- [To do]
Copy every row below word for word, and leave the pictures out of your copy.

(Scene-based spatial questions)
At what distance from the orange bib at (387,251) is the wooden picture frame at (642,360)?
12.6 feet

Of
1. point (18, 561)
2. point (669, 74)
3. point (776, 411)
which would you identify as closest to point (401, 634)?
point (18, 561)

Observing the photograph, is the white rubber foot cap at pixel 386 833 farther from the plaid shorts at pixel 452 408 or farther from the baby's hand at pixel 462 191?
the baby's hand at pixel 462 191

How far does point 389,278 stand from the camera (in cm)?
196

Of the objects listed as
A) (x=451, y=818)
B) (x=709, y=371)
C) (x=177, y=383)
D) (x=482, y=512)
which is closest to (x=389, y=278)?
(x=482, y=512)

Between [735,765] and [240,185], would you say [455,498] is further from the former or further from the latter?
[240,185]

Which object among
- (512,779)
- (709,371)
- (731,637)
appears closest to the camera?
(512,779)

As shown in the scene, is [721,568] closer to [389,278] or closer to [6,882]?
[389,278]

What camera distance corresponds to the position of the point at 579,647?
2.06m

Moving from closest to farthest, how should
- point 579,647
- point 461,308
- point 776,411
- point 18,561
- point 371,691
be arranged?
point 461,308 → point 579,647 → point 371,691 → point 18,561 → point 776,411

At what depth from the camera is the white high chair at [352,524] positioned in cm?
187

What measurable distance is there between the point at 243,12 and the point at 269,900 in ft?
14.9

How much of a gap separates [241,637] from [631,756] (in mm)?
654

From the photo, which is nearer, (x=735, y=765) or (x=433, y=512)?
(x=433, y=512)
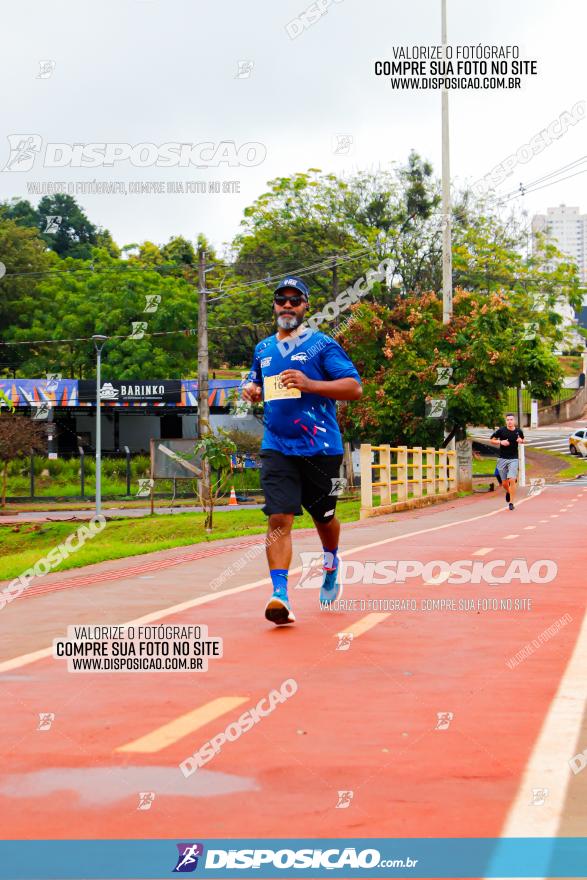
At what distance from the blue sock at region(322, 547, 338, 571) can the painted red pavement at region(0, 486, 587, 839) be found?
321mm

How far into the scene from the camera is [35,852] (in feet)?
11.3

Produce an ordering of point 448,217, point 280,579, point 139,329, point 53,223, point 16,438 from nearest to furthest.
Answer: point 280,579 < point 448,217 < point 16,438 < point 139,329 < point 53,223

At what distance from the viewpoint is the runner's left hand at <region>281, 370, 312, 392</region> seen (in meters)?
7.45

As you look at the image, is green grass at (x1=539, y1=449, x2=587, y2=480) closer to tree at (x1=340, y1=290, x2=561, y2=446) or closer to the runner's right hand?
tree at (x1=340, y1=290, x2=561, y2=446)

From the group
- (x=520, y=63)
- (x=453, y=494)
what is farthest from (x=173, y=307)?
(x=520, y=63)

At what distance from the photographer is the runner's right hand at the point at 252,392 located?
7.97 meters

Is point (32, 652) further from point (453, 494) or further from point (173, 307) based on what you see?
point (173, 307)

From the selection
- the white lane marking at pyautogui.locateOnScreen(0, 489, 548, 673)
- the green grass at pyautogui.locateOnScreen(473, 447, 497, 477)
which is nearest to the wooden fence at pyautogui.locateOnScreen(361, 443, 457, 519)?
the white lane marking at pyautogui.locateOnScreen(0, 489, 548, 673)

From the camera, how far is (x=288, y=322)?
303 inches

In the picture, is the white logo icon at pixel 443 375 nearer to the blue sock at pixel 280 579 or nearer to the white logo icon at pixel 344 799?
the blue sock at pixel 280 579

- [Completed exercise]
At what distance from the orange bib at (387,251) is the wooden picture frame at (642,360)?
12.6 feet

Of
1. point (18, 561)
2. point (669, 74)
3. point (776, 411)
which would you identify as closest to point (401, 634)?
point (18, 561)

Observing the photograph, is the white rubber foot cap at pixel 386 833 farther from the plaid shorts at pixel 452 408 or farther from the baby's hand at pixel 462 191?
the baby's hand at pixel 462 191

How far does point 389,278 stand from the camera (in cm)?
196

Of the objects listed as
A) (x=451, y=818)
B) (x=709, y=371)
C) (x=177, y=383)
D) (x=482, y=512)
which is closest to (x=389, y=278)?
(x=482, y=512)

Between [735,765] and [240,185], would you say [455,498] is further from the former or further from the latter?
[240,185]

Which object among
- (512,779)
- (709,371)
- (731,637)
appears closest to the camera?
(512,779)

As shown in the scene, is [721,568] closer to [389,278] or closer to [6,882]?
[389,278]

What camera distance corresponds to the position of the point at 579,647?
2.06m

Moving from closest to farthest, how should
- point 579,647
- point 461,308
- point 776,411
- point 18,561
- point 371,691
be arranged?
point 461,308 → point 579,647 → point 371,691 → point 18,561 → point 776,411

At what depth from the camera is the white high chair at [352,524] positioned in cm?
187

What measurable distance is there between the point at 243,12 and the point at 269,900 in ft?
14.9

How much of a gap separates [241,637] from [631,756] (in mm)?
654

From the photo, which is nearer, (x=735, y=765) or (x=433, y=512)?
(x=433, y=512)
At what distance from the blue sock at region(322, 547, 338, 571) can the painted red pavement at region(0, 486, 587, 839) be found?
321mm

How far into the scene from the camera is [35,852] (in feet)?
11.3

Produce an ordering of point 448,217, point 280,579, point 139,329, point 53,223, point 16,438 from nearest to furthest.
Answer: point 280,579 < point 448,217 < point 16,438 < point 139,329 < point 53,223

At what distance from the viewpoint is the runner's left hand at <region>281, 370, 312, 392</region> seen (in meters)?
7.45

As you look at the image, is green grass at (x1=539, y1=449, x2=587, y2=480) closer to tree at (x1=340, y1=290, x2=561, y2=446) or closer to the runner's right hand?
tree at (x1=340, y1=290, x2=561, y2=446)

From the group
- (x=520, y=63)
- (x=453, y=494)
what is farthest from (x=173, y=307)?
(x=520, y=63)

At what distance from the photographer is the runner's right hand at the point at 252,392 located?
7.97 meters

Is point (32, 652) further from point (453, 494) or further from point (173, 307) based on what you see?
point (173, 307)

From the selection
- the white lane marking at pyautogui.locateOnScreen(0, 489, 548, 673)
- the green grass at pyautogui.locateOnScreen(473, 447, 497, 477)
which is nearest to the wooden fence at pyautogui.locateOnScreen(361, 443, 457, 519)?
the white lane marking at pyautogui.locateOnScreen(0, 489, 548, 673)

From the camera, how far is (x=288, y=322)?
303 inches

In the picture, is the white logo icon at pixel 443 375 nearer to the blue sock at pixel 280 579 or nearer to the white logo icon at pixel 344 799?
the blue sock at pixel 280 579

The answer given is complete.